Instructions for the task: Leave the pictures out and transcribe every record exactly.

(Input records)

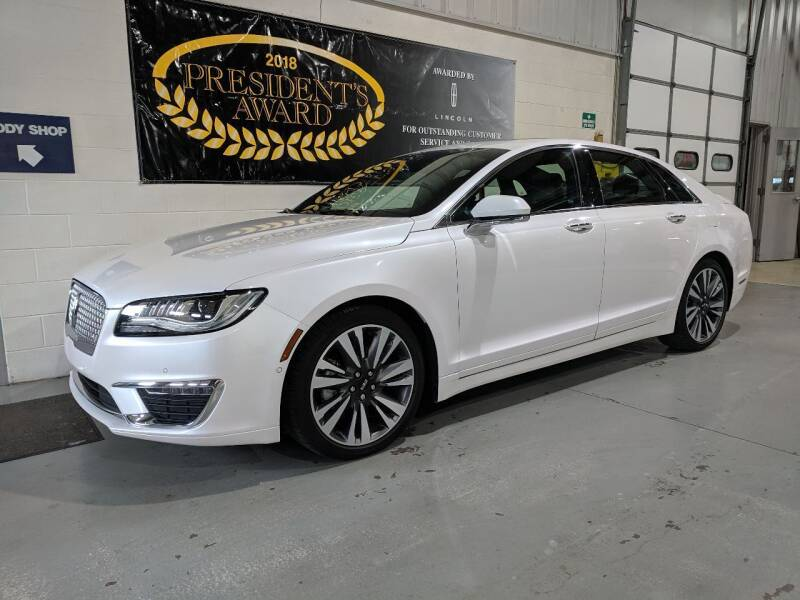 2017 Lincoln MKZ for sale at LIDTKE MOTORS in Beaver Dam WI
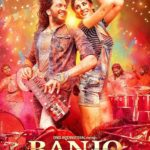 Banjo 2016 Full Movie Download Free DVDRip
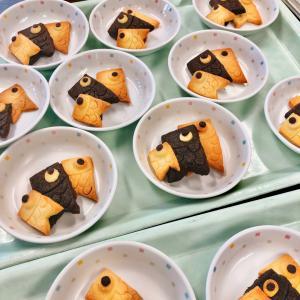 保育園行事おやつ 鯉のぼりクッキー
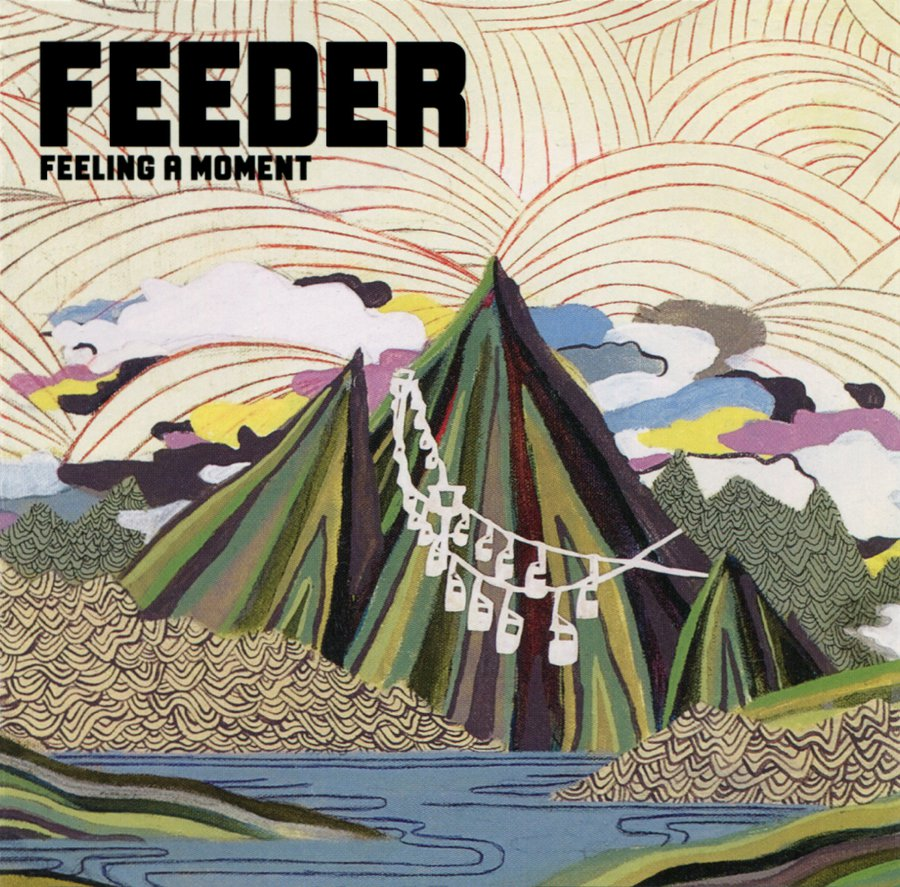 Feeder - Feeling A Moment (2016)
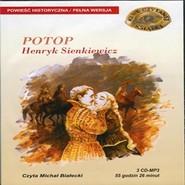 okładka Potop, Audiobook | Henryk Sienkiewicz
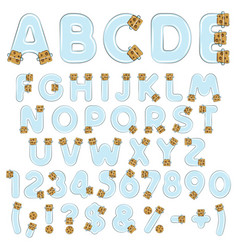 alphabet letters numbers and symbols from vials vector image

(End Input records)

Expected output:
 2017 Lincoln MKZ for sale at LIDTKE MOTORS in Beaver Dam WI
 Banjo 2016 Full Movie Download Free DVDRip
 保育園行事おやつ 鯉のぼりクッキー
 Feeder - Feeling A Moment (2016)
 okładka Potop, Audiobook | Henryk Sienkiewicz
 alphabet letters numbers and symbols from vials vector image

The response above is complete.